The comment I was responding to was about the case where person X uploads code to GitHub, and that code contains code from person Y whose license to X does not give X permission to grant GitHub the rights that GitHub requires from the uploader, and so GitHub's use of Y's code is without copyright permission.
I believe GitHub would likely be seen as an innocent infringer in that case.
Would that still be the case if Microsoft know that such infringement is likely to occur? Microsoft has been in the software industry for 50 years, has like Apple a app-store and has distributed software from millions of different rights owners. Can they with good faith argue that they had no idea that software often has multiple rights owner and thus a single person who upload software to github is unlikely to have sole copyright ownership.

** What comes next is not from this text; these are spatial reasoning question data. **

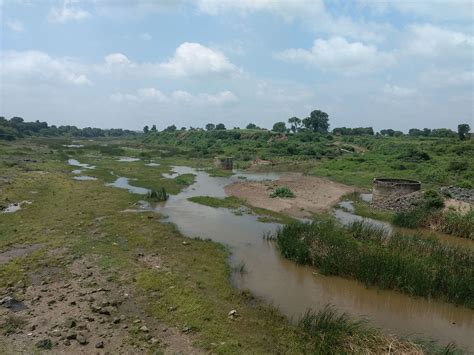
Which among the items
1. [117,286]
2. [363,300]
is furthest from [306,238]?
[117,286]

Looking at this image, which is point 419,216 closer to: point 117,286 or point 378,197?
point 378,197

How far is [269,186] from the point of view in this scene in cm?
4178

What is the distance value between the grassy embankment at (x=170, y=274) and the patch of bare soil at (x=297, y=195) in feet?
36.5

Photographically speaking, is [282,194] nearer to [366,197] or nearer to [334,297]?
[366,197]

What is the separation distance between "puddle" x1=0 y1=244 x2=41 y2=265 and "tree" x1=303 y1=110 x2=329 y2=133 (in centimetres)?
12723

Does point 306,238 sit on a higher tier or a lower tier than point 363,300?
higher

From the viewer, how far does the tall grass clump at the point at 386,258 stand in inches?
560

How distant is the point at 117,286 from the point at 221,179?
35711 mm

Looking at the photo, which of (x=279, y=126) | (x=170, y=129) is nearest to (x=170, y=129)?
(x=170, y=129)

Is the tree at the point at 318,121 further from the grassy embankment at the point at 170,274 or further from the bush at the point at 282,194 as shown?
the grassy embankment at the point at 170,274

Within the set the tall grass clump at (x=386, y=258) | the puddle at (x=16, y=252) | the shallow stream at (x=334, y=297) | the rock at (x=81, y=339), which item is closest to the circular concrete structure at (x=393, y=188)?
the tall grass clump at (x=386, y=258)

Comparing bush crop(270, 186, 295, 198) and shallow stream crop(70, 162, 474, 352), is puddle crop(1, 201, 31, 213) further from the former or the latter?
bush crop(270, 186, 295, 198)

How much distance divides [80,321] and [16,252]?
7906 mm

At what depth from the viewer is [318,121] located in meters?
136
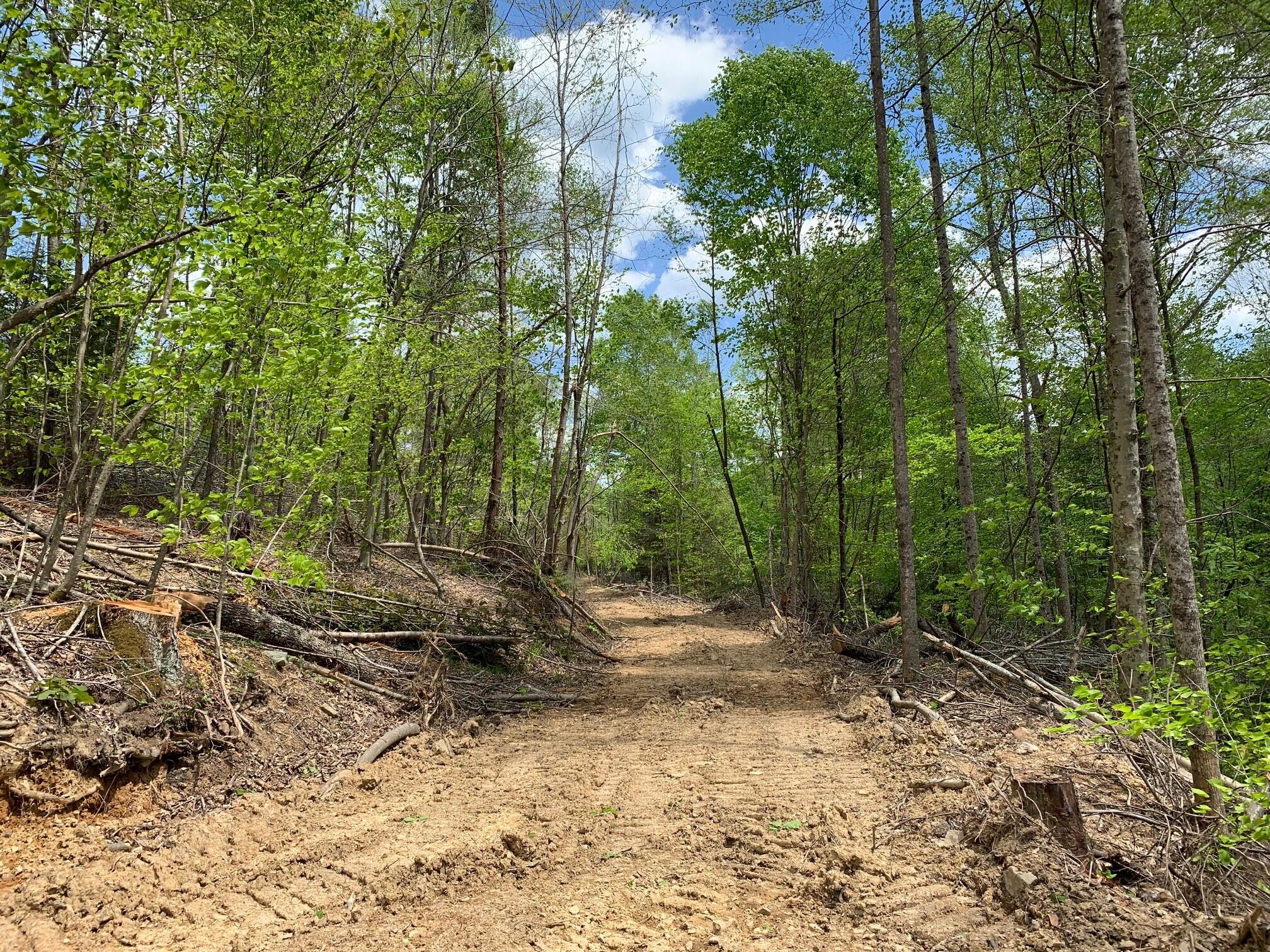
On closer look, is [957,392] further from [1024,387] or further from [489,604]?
[489,604]

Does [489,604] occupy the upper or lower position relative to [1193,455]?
lower

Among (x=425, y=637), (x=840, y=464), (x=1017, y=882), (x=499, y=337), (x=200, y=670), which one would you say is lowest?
(x=1017, y=882)

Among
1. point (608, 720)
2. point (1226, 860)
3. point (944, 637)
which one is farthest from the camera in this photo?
point (944, 637)

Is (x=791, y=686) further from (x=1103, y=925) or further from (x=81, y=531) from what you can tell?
(x=81, y=531)

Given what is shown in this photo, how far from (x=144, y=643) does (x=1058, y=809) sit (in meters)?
5.87

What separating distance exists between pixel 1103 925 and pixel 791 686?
6.53 meters

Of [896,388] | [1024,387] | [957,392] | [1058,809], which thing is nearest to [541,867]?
[1058,809]

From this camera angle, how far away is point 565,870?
12.1ft

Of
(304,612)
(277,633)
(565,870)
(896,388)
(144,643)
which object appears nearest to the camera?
(565,870)

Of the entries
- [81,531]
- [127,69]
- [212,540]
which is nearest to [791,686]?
[212,540]

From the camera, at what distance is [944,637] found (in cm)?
1018

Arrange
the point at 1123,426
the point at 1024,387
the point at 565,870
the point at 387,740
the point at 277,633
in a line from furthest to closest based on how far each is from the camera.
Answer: the point at 1024,387 → the point at 277,633 → the point at 387,740 → the point at 1123,426 → the point at 565,870

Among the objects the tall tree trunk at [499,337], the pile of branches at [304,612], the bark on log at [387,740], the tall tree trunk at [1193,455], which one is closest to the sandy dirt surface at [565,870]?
the bark on log at [387,740]

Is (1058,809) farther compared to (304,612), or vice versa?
(304,612)
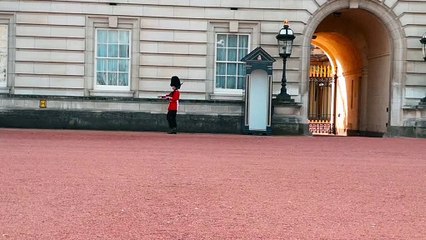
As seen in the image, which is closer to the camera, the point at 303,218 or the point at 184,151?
the point at 303,218

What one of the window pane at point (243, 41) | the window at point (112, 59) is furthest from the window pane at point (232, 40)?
the window at point (112, 59)

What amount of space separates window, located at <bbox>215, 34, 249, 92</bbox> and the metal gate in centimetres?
835

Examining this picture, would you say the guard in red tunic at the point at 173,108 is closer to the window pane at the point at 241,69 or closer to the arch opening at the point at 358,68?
the window pane at the point at 241,69

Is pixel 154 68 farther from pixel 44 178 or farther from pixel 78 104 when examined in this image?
pixel 44 178

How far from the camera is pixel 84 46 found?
19.5 metres

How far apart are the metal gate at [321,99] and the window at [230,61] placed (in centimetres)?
835

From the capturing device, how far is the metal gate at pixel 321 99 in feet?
95.3

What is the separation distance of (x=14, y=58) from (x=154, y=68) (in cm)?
417

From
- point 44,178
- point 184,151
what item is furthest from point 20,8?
point 44,178

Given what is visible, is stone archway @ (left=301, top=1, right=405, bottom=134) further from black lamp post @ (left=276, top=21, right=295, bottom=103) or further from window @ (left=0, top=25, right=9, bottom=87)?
window @ (left=0, top=25, right=9, bottom=87)

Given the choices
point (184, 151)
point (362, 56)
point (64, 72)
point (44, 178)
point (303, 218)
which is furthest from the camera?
point (362, 56)

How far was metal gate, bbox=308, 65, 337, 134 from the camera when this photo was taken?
29.0 meters

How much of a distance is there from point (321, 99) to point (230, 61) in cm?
1448

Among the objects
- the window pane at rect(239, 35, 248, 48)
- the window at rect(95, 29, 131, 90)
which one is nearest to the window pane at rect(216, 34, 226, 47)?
the window pane at rect(239, 35, 248, 48)
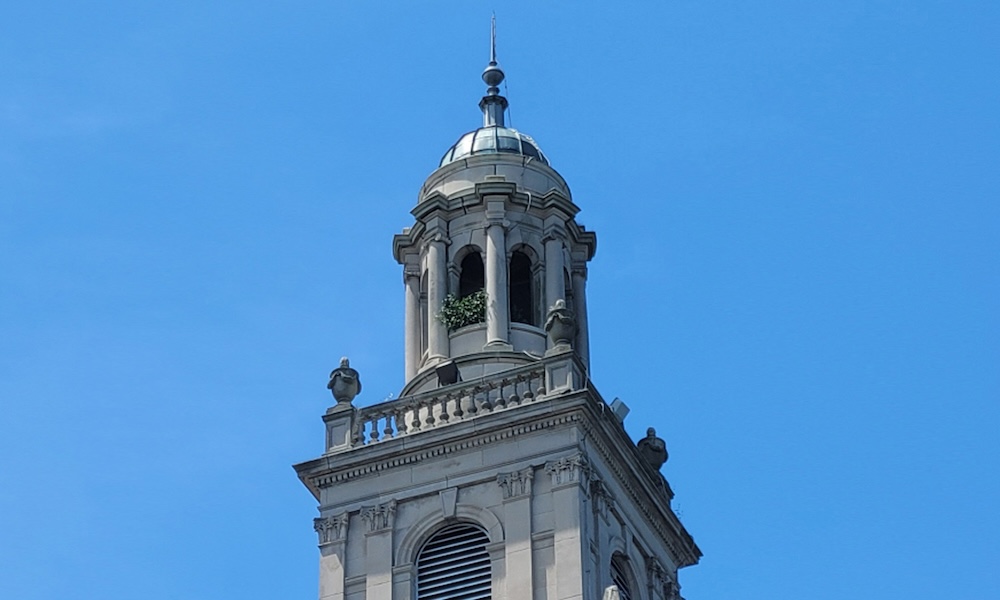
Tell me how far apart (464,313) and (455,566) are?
7.04 meters

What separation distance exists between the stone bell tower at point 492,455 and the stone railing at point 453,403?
0.12 ft

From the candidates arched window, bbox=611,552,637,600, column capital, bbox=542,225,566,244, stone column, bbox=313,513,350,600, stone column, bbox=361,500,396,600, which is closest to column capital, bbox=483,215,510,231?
column capital, bbox=542,225,566,244

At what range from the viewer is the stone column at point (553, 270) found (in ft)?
196

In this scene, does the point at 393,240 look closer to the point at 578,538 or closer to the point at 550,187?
the point at 550,187

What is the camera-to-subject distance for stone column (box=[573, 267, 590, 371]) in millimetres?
60938

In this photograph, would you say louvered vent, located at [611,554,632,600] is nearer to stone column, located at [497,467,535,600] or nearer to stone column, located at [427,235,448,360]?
stone column, located at [497,467,535,600]

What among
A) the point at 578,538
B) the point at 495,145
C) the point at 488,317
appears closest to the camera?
the point at 578,538

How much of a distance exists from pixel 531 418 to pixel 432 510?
106 inches

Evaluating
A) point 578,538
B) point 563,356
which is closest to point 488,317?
point 563,356

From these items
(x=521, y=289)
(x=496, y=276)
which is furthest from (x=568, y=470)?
(x=521, y=289)

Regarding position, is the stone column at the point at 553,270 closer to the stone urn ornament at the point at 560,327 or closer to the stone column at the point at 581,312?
the stone column at the point at 581,312

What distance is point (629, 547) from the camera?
5600cm

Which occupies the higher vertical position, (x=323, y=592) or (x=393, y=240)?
(x=393, y=240)

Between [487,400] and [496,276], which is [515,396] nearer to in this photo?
[487,400]
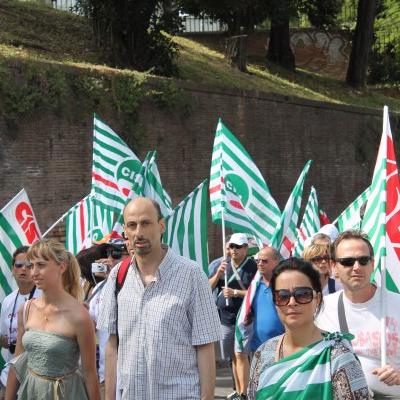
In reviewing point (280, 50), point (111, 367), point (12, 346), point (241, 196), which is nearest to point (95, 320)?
point (12, 346)

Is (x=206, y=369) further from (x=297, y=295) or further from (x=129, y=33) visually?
(x=129, y=33)

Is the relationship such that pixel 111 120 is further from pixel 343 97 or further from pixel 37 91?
pixel 343 97

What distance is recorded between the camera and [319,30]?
119 feet

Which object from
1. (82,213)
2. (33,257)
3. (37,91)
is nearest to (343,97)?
(37,91)

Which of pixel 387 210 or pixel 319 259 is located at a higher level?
pixel 387 210

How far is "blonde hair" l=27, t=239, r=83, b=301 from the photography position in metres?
6.09

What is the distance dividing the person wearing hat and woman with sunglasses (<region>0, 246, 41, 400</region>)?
10.8 feet

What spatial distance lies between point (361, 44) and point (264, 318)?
83.4ft

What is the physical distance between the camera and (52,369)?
19.3 feet

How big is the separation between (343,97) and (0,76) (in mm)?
15740

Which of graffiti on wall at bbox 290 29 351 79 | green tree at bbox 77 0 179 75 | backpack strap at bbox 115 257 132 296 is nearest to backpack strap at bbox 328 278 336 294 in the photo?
backpack strap at bbox 115 257 132 296

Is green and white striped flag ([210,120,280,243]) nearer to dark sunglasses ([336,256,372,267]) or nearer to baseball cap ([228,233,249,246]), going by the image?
baseball cap ([228,233,249,246])

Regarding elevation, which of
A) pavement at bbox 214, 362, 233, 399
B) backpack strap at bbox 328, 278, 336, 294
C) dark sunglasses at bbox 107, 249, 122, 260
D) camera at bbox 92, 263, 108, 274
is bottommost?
pavement at bbox 214, 362, 233, 399

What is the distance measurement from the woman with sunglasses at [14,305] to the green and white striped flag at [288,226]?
9.77 feet
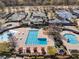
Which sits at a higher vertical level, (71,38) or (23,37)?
(23,37)

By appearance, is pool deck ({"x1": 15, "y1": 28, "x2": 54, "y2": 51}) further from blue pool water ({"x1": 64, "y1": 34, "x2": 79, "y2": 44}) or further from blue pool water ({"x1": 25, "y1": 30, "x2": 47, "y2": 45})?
blue pool water ({"x1": 64, "y1": 34, "x2": 79, "y2": 44})

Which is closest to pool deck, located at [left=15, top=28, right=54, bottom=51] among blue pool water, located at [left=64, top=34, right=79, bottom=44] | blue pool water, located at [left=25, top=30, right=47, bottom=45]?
blue pool water, located at [left=25, top=30, right=47, bottom=45]

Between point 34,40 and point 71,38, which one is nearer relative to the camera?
point 34,40

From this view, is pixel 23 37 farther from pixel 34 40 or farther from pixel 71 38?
pixel 71 38

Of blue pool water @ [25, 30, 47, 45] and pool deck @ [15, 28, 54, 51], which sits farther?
blue pool water @ [25, 30, 47, 45]

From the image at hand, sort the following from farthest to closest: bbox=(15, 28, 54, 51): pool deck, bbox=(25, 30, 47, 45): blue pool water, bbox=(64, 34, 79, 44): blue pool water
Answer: bbox=(64, 34, 79, 44): blue pool water, bbox=(25, 30, 47, 45): blue pool water, bbox=(15, 28, 54, 51): pool deck

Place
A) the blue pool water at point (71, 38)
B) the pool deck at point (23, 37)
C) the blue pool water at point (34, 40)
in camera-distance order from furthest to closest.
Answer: the blue pool water at point (71, 38), the blue pool water at point (34, 40), the pool deck at point (23, 37)

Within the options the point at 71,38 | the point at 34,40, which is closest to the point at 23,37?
the point at 34,40

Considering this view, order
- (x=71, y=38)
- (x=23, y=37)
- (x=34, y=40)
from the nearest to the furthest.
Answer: (x=34, y=40) → (x=71, y=38) → (x=23, y=37)

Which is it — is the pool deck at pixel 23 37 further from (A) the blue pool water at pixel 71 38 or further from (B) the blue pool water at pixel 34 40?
(A) the blue pool water at pixel 71 38

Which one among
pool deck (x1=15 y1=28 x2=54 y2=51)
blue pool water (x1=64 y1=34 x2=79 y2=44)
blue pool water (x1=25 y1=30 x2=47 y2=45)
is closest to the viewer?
pool deck (x1=15 y1=28 x2=54 y2=51)

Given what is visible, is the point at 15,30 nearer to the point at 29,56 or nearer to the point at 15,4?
the point at 29,56

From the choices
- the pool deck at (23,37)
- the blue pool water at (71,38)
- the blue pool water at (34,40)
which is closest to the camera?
the pool deck at (23,37)

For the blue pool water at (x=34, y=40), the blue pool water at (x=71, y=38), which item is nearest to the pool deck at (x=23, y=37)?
the blue pool water at (x=34, y=40)
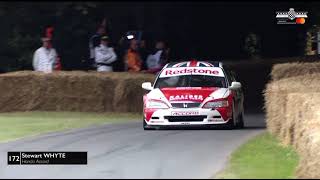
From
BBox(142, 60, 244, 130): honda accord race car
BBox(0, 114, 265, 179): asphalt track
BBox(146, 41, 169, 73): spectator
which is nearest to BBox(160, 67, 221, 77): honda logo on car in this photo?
BBox(142, 60, 244, 130): honda accord race car

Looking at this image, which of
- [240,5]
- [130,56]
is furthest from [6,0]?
[240,5]

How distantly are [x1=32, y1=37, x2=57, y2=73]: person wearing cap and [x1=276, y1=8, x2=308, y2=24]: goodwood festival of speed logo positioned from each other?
24.2 feet

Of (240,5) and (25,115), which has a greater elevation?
(240,5)

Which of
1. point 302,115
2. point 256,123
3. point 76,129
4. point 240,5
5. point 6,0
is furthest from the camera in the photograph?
point 240,5

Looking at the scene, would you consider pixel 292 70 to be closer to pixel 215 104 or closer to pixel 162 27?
pixel 215 104

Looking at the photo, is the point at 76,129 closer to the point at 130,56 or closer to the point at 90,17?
the point at 130,56

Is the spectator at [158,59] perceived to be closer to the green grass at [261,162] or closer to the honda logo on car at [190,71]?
the honda logo on car at [190,71]

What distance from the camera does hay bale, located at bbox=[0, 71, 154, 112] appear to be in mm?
24875

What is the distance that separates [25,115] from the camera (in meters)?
24.1

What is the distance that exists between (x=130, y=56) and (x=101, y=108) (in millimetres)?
2556

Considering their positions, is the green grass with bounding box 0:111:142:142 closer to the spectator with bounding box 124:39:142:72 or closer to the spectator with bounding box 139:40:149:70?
the spectator with bounding box 124:39:142:72

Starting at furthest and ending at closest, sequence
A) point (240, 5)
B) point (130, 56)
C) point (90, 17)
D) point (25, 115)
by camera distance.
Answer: point (240, 5)
point (90, 17)
point (130, 56)
point (25, 115)

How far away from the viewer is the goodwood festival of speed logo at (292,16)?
28188mm

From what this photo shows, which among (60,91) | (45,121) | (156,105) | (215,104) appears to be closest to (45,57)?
(60,91)
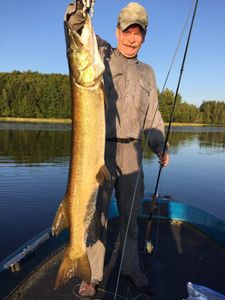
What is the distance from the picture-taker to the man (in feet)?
11.4

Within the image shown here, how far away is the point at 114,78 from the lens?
3512mm

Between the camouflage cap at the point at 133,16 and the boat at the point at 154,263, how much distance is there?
2700 mm

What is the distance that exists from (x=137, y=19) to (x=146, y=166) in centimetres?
1389

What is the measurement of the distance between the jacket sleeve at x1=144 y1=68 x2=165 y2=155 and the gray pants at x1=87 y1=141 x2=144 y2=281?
1.17ft

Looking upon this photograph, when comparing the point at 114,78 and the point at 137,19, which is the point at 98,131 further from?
the point at 137,19

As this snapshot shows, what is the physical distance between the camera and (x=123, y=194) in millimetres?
3705

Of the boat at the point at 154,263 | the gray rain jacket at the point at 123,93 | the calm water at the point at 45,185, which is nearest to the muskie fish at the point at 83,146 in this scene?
the gray rain jacket at the point at 123,93

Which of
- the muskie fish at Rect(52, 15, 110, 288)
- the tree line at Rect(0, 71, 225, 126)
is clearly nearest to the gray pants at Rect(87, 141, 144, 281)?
the muskie fish at Rect(52, 15, 110, 288)

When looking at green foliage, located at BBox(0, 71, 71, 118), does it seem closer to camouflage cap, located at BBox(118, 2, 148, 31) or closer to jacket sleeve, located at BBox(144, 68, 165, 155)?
jacket sleeve, located at BBox(144, 68, 165, 155)

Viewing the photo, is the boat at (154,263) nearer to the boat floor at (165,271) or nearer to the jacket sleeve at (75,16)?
the boat floor at (165,271)

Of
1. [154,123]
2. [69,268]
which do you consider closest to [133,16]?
[154,123]

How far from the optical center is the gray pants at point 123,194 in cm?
356

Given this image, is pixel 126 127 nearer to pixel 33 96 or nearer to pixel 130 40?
pixel 130 40

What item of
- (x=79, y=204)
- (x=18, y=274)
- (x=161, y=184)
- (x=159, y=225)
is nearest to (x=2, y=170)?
(x=161, y=184)
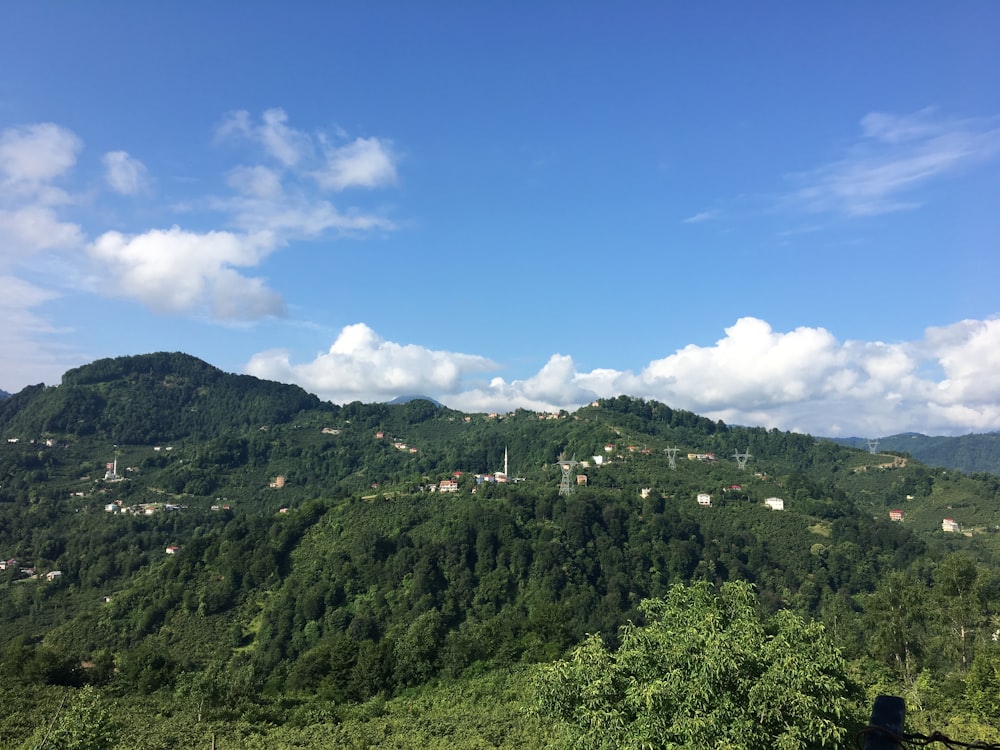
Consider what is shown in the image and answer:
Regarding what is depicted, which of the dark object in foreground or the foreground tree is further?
the foreground tree

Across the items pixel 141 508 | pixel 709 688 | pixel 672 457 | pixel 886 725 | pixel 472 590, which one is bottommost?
pixel 472 590

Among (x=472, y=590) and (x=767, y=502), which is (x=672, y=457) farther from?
(x=472, y=590)

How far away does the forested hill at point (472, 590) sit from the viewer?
2364cm

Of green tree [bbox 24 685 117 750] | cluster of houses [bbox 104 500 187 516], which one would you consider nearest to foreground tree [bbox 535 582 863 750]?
green tree [bbox 24 685 117 750]

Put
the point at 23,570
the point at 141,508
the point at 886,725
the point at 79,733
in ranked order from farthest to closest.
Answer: the point at 141,508 → the point at 23,570 → the point at 79,733 → the point at 886,725

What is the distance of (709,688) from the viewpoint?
1316cm

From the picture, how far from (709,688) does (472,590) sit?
251 feet

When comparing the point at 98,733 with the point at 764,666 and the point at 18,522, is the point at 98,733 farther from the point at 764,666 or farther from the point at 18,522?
the point at 18,522

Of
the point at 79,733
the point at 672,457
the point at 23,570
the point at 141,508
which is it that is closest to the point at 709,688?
the point at 79,733

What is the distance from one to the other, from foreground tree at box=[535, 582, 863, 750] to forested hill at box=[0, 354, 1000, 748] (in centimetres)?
10

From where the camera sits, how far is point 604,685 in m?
14.5

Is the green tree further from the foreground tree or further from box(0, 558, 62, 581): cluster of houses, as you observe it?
box(0, 558, 62, 581): cluster of houses

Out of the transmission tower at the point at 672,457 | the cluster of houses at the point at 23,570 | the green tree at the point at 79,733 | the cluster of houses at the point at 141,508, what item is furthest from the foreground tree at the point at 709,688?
the cluster of houses at the point at 141,508

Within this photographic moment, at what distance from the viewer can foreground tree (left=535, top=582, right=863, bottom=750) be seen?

I doubt Microsoft would make that argument. It is more likely they will argue fair use, but by not using closed repositories owned by paying customers, it seems to show that they themselves have doubt about the legal status of using other peoples copyrighted work for copilot.
> It is more likely they will argue fair use, but by not using closed repositories owned by paying customers, it seems to show that they themselves have doubt about the legal status of using other peoples copyrighted work for copilot.
Or they're worried about leaking secrets, which is a different matter entirely. The amount of copying needed to leak secrets is far lower than the amount needed to commit copyright infringement.
If Copilot is trained on Microsoft's code and accidentally regurgitates a comment, "// for 2024 Xbox", it has done one but not the other.
When copilot was release there were people who got it to print out account and passwords that had been put into the training data. Microsoft should had at minium sanitized the training data so it would not include such information. There is also likely personal information stored in some of those open repositories.
Copyright infringement doesn't have a fixed size. It depend on context and what kind of information is copied. It demonstrate that copilot has not actually learned how to code (as many people like to claim), but is simply a algorithm for copying code. If it had learned to code like a human it wouldn't divulge secrets.
I believe GitHub would likely be seen as an innocent infringer in that case.